As the over protective mom that I am, I was there, nearby, with my hand at the small of his back. Just as a safety measure for him. Did he need me? No. All he was asking for was more pushes to get him going.

Once he got a better hang of it, he was coasting and cruising, as fast as his little legs allowed him, down the street. Yes, it was a very small area of the street in front our house.

He took several tumbles and I was there to catch the fall. He would say "I'm okay" or "That was close" in regards to his tumbles. He loves riding his bike. I see the joy it brings to his little face. I chase him in circles, making sure I am there. Hey, at least I'm getting some exercise in. Eventually, I will let go and not chase anymore. I suspect that he may be more ready than I am in doing this but for now, I'm not ready. I do maintain a distance where he is not stifled and can't ride his bike but still within arms reach.

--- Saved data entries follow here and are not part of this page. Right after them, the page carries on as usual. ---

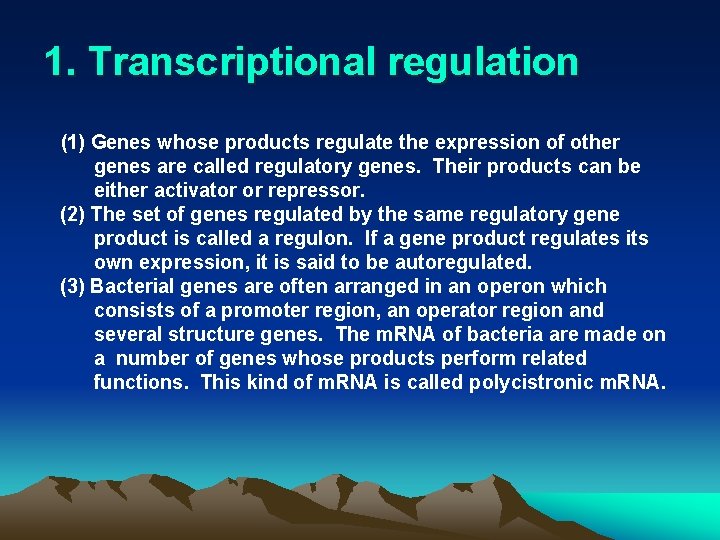 1. Transcriptional regulation

(1) Genes whose products regulate the expression of other genes are called regulatory genes. Their products can be either activator or repressor.

(2) The set of genes regulated by the same regulatory gene product is called a regulon. If a gene product regulates its own expression, it is said to be autoregulated.

(3) Bacterial genes are often arranged in an operon which consists of a promoter region, an operator region and several structure genes. The mRNA of bacteria are made on a number of genes whose products perform related functions. This kind of mRNA is called polycistronic mRNA.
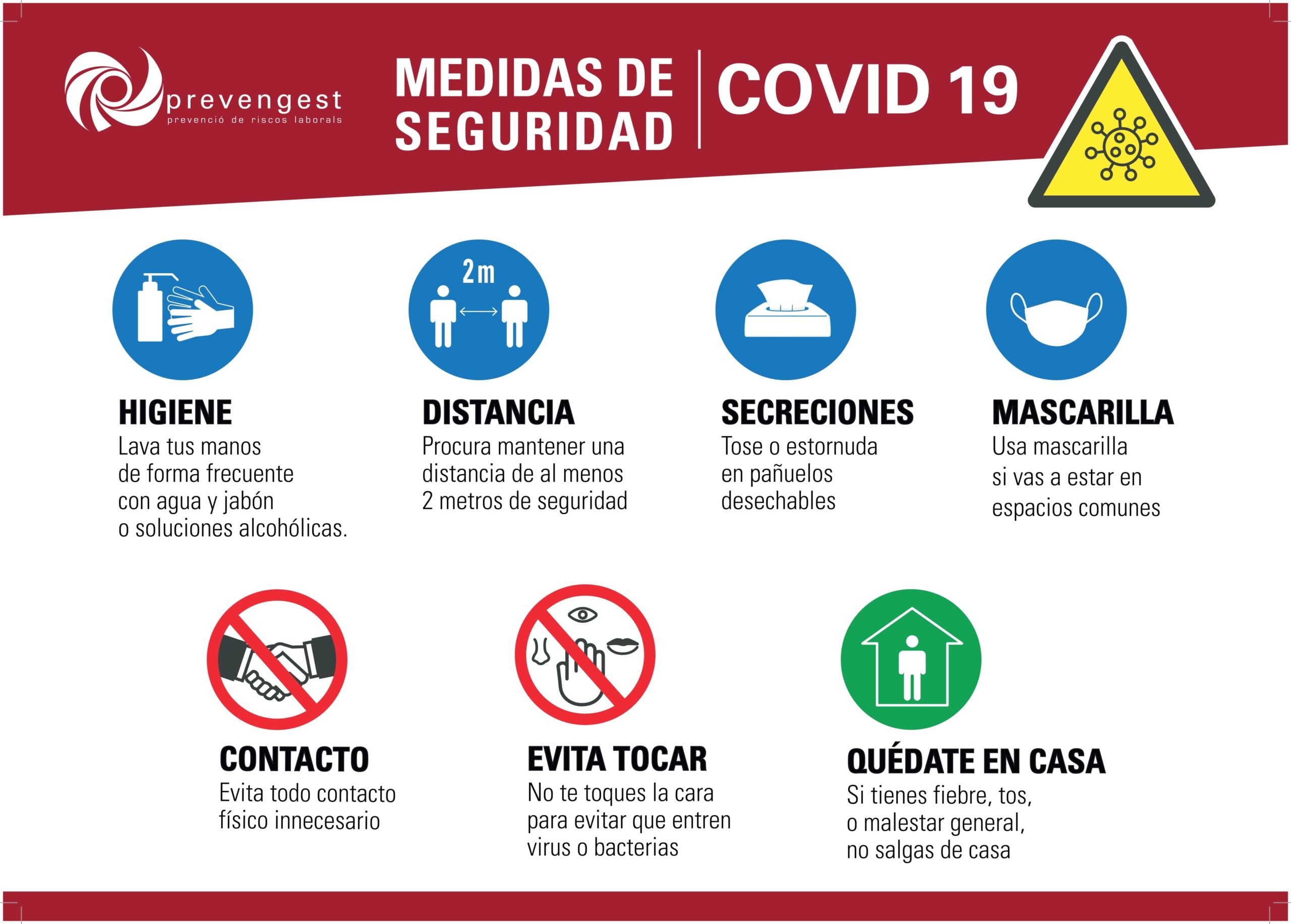 prevengest
prevenció de riscos laborals

MEDIDAS DE SEGURIDAD

COVID 19

2m

HIGIENE
Lava tus manos de forma frecuente con agua y jabón o soluciones alcohólicas.

DISTANCIA
Procura mantener una distancia de al menos 2 metros de seguridad

SECRECIONES
Tose o estornuda en pañuelos desechables

MASCARILLA
Usa mascarilla si vas a estar en espacios comunes

CONTACTO
Evita todo contacto físico innecesario

EVITA TOCAR
No te toques la cara para evitar que entren virus o bacterias

QUÉDATE EN CASA
Si tienes fiebre, tos, o malestar general, no salgas de casa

All this while, I kept thinking to myself here is my baby growing up and knowing when he is okay and when he can continue going on. All I could think of is no matter what, I will always have your back. I will always be there for you. In one way or another, I will support you.

That support can be done in so many different ways. Right now, it starts with being physically present and emotionally present for my children.

I don't know what the future has in store for my boys BUT I do know that I will always be there.

I have to say that while this post is about my youngest. I want to dedicate it to all the children in my life, my own and those very close to me. I will always have their backs and be there for them.